Wind Subsidies for Xcel Energy’s Minnesota Operations Totaled More Than $49 Million in 2016
According to data found in utility documents filed with the Minnesota Public Utilities Commission, Xcel Energy earned $49.3 million in federal subsidies in 2016 from its wind facilities located throughout Minnesota and North Dakota. It’s important to remember that the cost of wind energy in Minnesota is not just reflected in your monthly electric bill, but it also increases the amount of federal taxes you must pay.
While $49 million is no doubt a significant chuck of change, it likely represents only a small amount of the federal subsidies doled out to wind producers in Minnesota because most of the wind power generated in Minnesota comes in the form of power purchase agreements (PPA’s) between independent power producers (IPP’s) and utility companies.
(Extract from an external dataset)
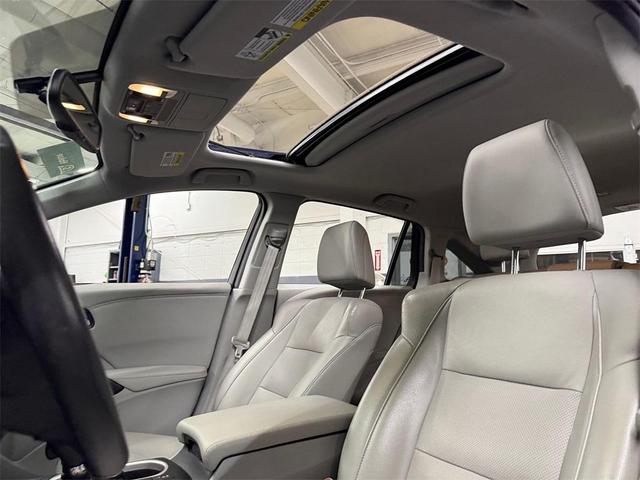 Photo of 2017 Fathom Blue Pearl Acura RDX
These IPP’s do not have to file similar paperwork with the PUC, so we can’t really be sure how much of their wind generation qualifies for the PTC, but the fact that 73 percent of the wind generated in 2016 came from these IPP’s means the amount of federal tax money paid to Minnesota wind producers is probably much higher than the $49 million reaped by Xcel Energy.
It’s important to remember that subsidies, and not free-market decisions, are the driving factor behind building wind facilities. In fact, the Energy Information Administration estimates wind farms construction will plummet once the subsidies expire, as shown in the graph below.
It’s like Warren Buffett said, the only reason to build wind turbines is to harvest the tax credits.